UPI Ingatkan Presiden Jokowi Permainkan Kekuasaan
Jokowi dipandang tak cerminkan sosok kepala negara
Follow IDN Times untuk mendapatkan informasi terkini. Klik untuk follow WhatsApp Channel & Google News
Bandung, IDN Times - Kabar tentang nilai demokrasi Indonesia yang kiran tergerus terus disampaikan civitas akademika dari berbagai kampus. Di Bandung, jajaran guru besar, dosen, hingga mahasiswa pun ikut menyuarakan kondisi bangsa sekarang.
Mereka menyuarakan keresahannya melalui Petisi Bumi Siliwangi Kampus Pejuang Pendidikan. Digelar di depan gedung Isola, ratusan civitas akademika menggelar aksi kekecewaannya pada pemerintahan sekarang.
Salah satu guru besar Universitas Pendidikan Indonesia (UPI), menyatakan keprihatiannya atas kondisi kebangsaan hari ini. Rentetan tindakan pengabaian etika, moral, dan nilai-nilai Pancasila serta pelanggaran norma konstitusi Undang-Undang Dasar Negara Republik Indonesia Tahun 1945, yang ditampilkan oleh para pejabat publik tanpa rasa malu, menjadi potret rusaknya bingkai kebangsaan dan kenegaraan hari ini.

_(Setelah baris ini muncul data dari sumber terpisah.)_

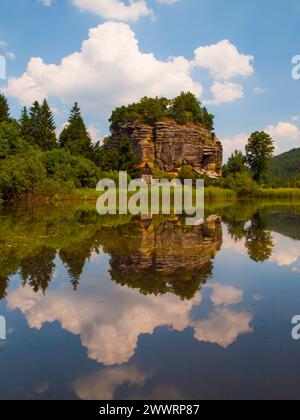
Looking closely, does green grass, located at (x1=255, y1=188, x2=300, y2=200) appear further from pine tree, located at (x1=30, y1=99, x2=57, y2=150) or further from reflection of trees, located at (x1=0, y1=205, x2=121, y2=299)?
reflection of trees, located at (x1=0, y1=205, x2=121, y2=299)

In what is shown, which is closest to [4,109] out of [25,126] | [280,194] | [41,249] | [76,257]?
[25,126]

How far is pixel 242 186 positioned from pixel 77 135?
99.4ft

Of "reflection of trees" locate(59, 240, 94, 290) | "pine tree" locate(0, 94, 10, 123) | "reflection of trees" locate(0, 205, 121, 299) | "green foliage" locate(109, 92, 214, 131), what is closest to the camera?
"reflection of trees" locate(0, 205, 121, 299)

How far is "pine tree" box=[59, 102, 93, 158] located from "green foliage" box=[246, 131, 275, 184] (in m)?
34.2

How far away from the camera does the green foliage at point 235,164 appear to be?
77.9m

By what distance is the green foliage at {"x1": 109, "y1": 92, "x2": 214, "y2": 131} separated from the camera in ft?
265

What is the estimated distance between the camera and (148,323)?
6102 mm

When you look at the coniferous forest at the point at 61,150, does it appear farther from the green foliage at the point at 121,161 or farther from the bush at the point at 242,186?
the bush at the point at 242,186

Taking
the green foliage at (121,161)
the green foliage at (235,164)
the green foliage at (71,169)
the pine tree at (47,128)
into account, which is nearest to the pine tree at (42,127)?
the pine tree at (47,128)

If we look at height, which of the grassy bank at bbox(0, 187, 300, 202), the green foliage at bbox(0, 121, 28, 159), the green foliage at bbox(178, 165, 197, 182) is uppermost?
the green foliage at bbox(0, 121, 28, 159)

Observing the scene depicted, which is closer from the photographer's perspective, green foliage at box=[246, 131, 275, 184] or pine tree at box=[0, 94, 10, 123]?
pine tree at box=[0, 94, 10, 123]

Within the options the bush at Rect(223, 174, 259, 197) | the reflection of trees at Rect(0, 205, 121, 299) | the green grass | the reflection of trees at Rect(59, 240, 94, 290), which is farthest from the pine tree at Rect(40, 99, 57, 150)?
the reflection of trees at Rect(59, 240, 94, 290)

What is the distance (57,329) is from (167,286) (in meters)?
2.89
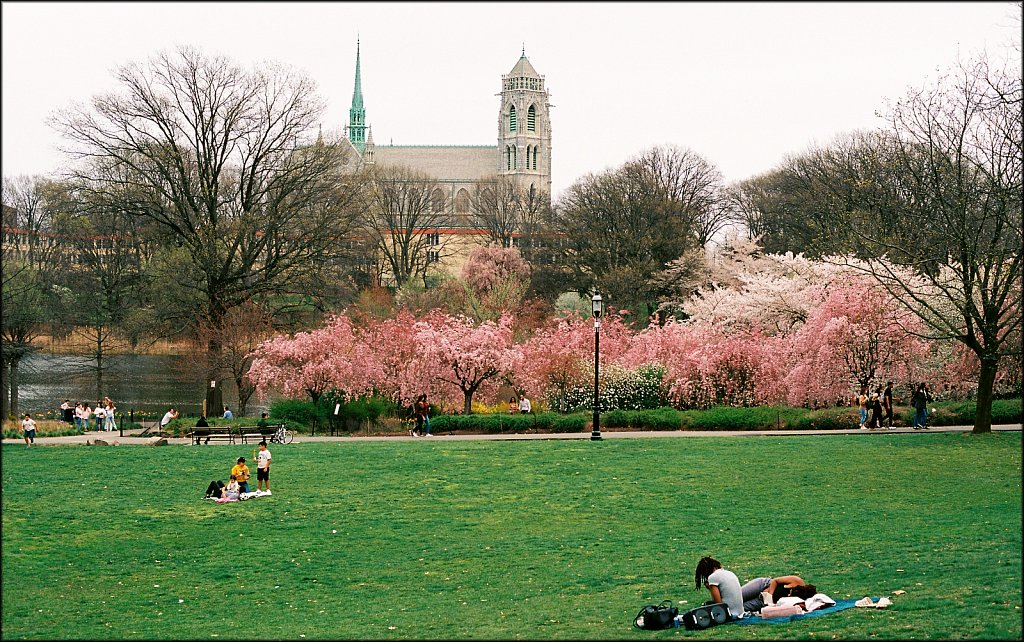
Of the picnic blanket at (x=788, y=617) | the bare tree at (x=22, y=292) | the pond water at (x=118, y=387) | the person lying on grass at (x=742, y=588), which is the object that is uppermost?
the bare tree at (x=22, y=292)

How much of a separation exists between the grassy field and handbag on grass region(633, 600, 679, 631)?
152 millimetres

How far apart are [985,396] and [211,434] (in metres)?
21.8

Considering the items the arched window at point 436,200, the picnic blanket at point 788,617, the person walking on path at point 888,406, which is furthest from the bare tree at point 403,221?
the picnic blanket at point 788,617

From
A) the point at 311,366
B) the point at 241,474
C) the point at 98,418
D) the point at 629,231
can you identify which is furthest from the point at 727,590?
the point at 629,231

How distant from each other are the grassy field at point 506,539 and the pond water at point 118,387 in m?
22.9

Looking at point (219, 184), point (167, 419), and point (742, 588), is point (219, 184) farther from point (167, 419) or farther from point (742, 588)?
point (742, 588)

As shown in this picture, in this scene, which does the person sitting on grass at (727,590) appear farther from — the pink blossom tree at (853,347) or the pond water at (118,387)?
the pond water at (118,387)

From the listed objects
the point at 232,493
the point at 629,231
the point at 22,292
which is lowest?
the point at 232,493

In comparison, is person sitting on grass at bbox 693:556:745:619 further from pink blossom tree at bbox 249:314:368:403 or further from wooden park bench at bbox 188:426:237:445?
pink blossom tree at bbox 249:314:368:403

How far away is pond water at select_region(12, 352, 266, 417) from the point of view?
50.5m

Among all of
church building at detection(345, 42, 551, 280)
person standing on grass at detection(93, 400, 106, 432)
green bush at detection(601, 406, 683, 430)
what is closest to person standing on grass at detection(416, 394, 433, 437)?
green bush at detection(601, 406, 683, 430)

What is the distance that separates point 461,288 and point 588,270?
7.90m

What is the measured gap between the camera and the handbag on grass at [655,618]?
39.8ft

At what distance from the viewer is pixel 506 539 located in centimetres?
1817
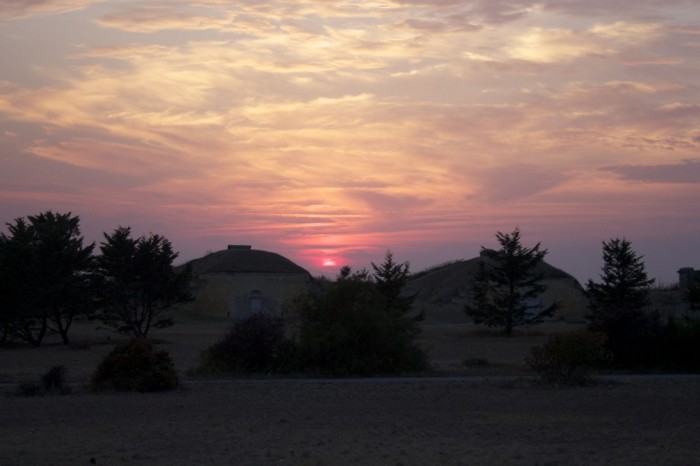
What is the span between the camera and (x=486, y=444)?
49.3ft

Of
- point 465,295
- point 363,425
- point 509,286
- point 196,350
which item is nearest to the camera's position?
point 363,425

"Tindakan cawe-cawe dalam pemilu, penyalahgunaan kekuasaan (abuse of power), penggunaan fasilitas negara dan politisasi bansos untuk kepentingan politik elektoral, serta pelanggaran netralitas oleh para pejabat publik dalam pemilu, menjadi gejala terdegradasinya nilai, moral, dan etika kebangsaan," kata Cecep, Senin (5/2/2024).
1. Jokowi tak cerminkan kedudukannya sebagai kepala negara
Civitas akademika UPI melihat bahwa Presiden Joko Widodo (Jokowi) secara terbuka menyatakan keberpihakannya dan keterlibatannya dalam kampanye politik pada Pemilu. Ini sangat disayangkan karena tidak mencerminkan kedudukannya sebagai kepala negara sekaligus kepala pemerintahan yang semestinya bersikap dan bertindak sebagai negarawan, teladan atau role model, serta pengayom bagi seluruh elemen masyarakat, bangsa, dan negara.
Di samping itu, ke-tidak-negarawan-an seorang Presiden Republik Indonesis tidak selaras dengan ajaran trilogi kepemimpinan dari Ki Hadjar Dewantara, Bapak Pendidikan Nasional, yakni “Ing ngarso sung tulodo, Ing madyo mangun karso, Tut wuri handayani”. Artinya, tiga prinsip yang harus dijalankan oleh seorang pemimpin ialah di depan memberi teladan, di tengah membangun ide atau gagasan, dan di belakang memberikan dorongan.
"Sikap dan tindakan ini jelas tidak memberikan pendidikan politik kebangsaan dalam rangka mencerdaskan kehidupan bangsa," ujar Cecep.